SHORT TASK: From the line that holds "From the image, does" to the last line of the data, copy everything exactly; leave out all the rest.

PROVIDED DATA:
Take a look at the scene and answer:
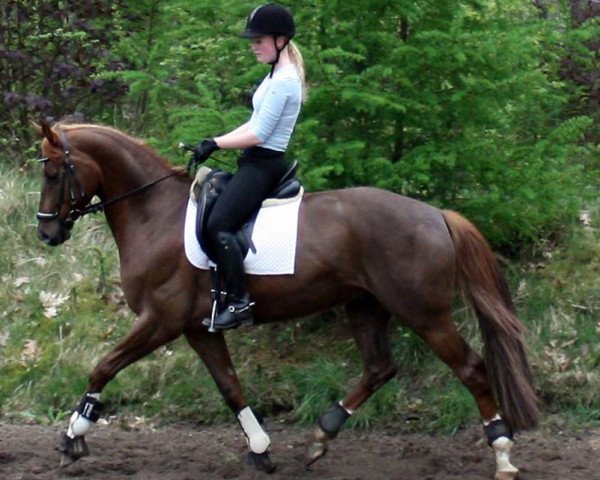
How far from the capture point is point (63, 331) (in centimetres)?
927

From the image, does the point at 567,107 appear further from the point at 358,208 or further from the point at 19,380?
the point at 19,380

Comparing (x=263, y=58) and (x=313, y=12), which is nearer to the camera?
(x=263, y=58)

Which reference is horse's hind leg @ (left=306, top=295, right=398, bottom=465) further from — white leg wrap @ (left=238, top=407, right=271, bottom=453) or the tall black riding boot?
the tall black riding boot

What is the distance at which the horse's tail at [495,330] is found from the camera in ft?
22.5

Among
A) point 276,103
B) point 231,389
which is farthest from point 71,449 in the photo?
point 276,103

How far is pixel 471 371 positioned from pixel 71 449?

SOLVED PROBLEM:
From the image, does the point at 567,107 appear further from the point at 358,208 or further from the point at 19,380?
the point at 19,380

Comparing (x=263, y=58) and (x=313, y=12), which is nearer to the camera?
(x=263, y=58)

Which reference is horse's hind leg @ (left=306, top=295, right=398, bottom=465) further from — white leg wrap @ (left=238, top=407, right=271, bottom=453) or the tall black riding boot?
the tall black riding boot

What is the distance at which the horse's tail at [495,330] is found from the camera in ft?
22.5

Among
A) point 276,103
B) point 231,389
which is farthest from point 71,449 in the photo?
point 276,103

How far is pixel 471 371 positioned from pixel 71 449?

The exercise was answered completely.